Shell Expands Drone-Based Methane Detection Program

Photo courtesy of Baker Hughes

By DRONELIFE staff writer Jim Magill

Following a successful two-year pilot program, international oil and gas company Shell will employ a small fleet of drones to fly over more than 500 oil and gas sites in the Permian Basin of West Texas and southeastern New Mexico, searching for leaks of methane, a potent greenhouse gas.

In a recent statement, Shell said it had reached an agreement with Avitas, a Baker Hughes-owned venture, to expand its current use of drones employed as part of its existing methane leak detection and repair (LDAR) program in the basin.

Avitas, which had deployed two drones during the pilot phase of the program, will continues to fly a pair of drones in the current deployment program, a Shell spokeswoman said. In the pilot phase of the program, the Shell-Avitas team had used two types of drones, AeroVironment VAPOR 55 all-electric helicopter and the DJI M600 Pro. However, in the operational phase of the program the team has opted to fly the M600 exclusively.

“During the pilot phase, we have conducted more than 500 test flights, during which we have assessed the capability and reliability of drones and drone-mounted sensors, perfected inspection protocols, calibrated artificial intelligence (AI) enabled software platforms and developed data collection profiles,” the spokeswoman said.

“Based on the pilot program, we know that drone-based cameras and sensors combined with Avitas’ advanced computer vision and machine-learning analytics provide a valuable source of insight.”

Drones equipped with an optical gas imaging (OGI) camera and a laser-based detection system will conduct aerial inspections over a variety of Shell sites across the basin, including well pads, central processing facilities, saltwater disposal plants and compressor stations, all of which have the potential to be sources of methane emissions.
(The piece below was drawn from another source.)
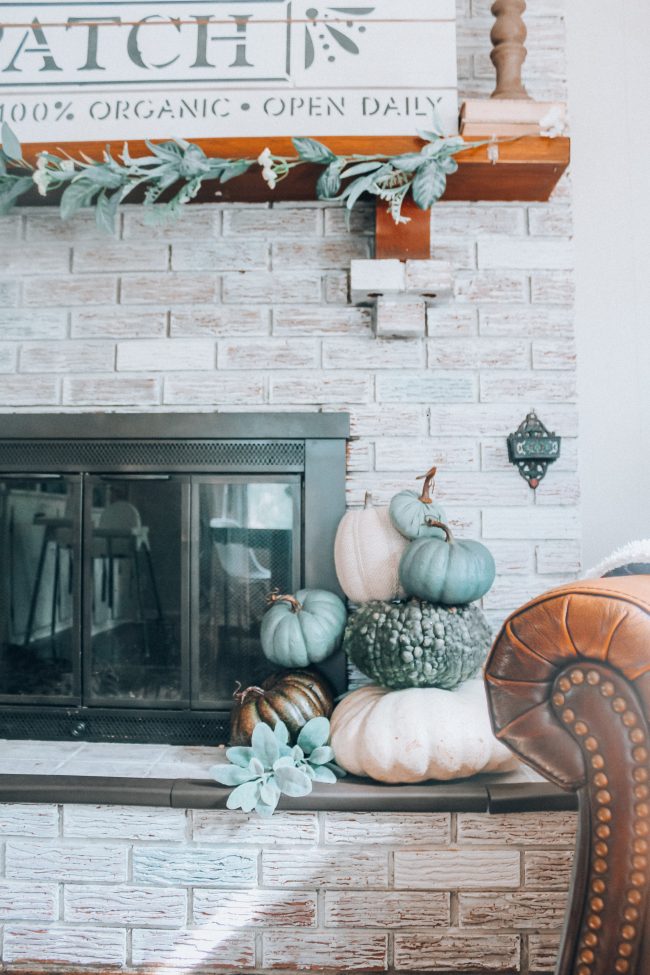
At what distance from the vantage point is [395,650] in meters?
1.41

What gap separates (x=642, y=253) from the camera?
1.80 meters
Methane, an odorless and colorless gas, is the main component of natural gas. It’s a powerful greenhouse gas, with 28 times the heat-trapping power of carbon dioxide over a 100-year span. The Permian Basin drone program is aimed at helping Shell achieve its corporate goal of limiting its methane emissions intensity from its operated oil and gas assets below 0.2% by 2025.

Avitas CEO Jason Roe said the key to the methane detection and repair program lies in the integration of the physical asset, the drone, with the cyber component of analyzing the data collected by the drones.

“We have an advanced cyber/physical integration team that will take the drone platform and couple it with the sensor technologies,” Roe said in an interview.

“The cyber physical integration of getting the sensors on board, knowing the right flight paths, the automation of the flight paths and everything else takes quite a bit of planning,” he said.

There’s also a great deal of “art” going into ensuring a smooth interface among all the components of the system, “making sure that the right metadata goes into the right places for proper ingestions into our web-based platform,” Roe said.

“In addition, we can use computer-vision algorithms to drive additional findings on the sites, beyond just the methane detection itself,” he said.

Avitas, which has licensed drone pilots on its staff, generally sends its own team into the field along with their equipment to perform the inspections, although Roe said that on occasion the company has subcontracted the work out to others from the growing community of drone pilots in the region.

On its website, Shell envisioned an even greater expansion of its drone program in the region. The company said that in the future, the use of drones has the potential to extend the major oil company’s reach across its 500,000-acres area of interest in the Permian Basin, which encompasses 1,300 operated and non-operated oil and gas wells.

Although the company has long used surveillance drones in other regions of the world where it operates, it has faced challenges to expanding its drone operations across its vast U.S. oil and gas shale assets, because of the U.S. aviation regulations requiring drones to stay within range of the pilot’s vision, Shell said.

In September 2018, the Federal Aviation Administration granted Avitas Systems first approval to fly drones for civil use beyond the visual line of sight (BVLOS) with the assistance of radar in Loving County, Texas.

During the pilot phase, the Shell-Avitas team tested BVLOS flight for its drones. However, for the time being the team has decided not to include BVLOS flight as part of its current Permian deployment program.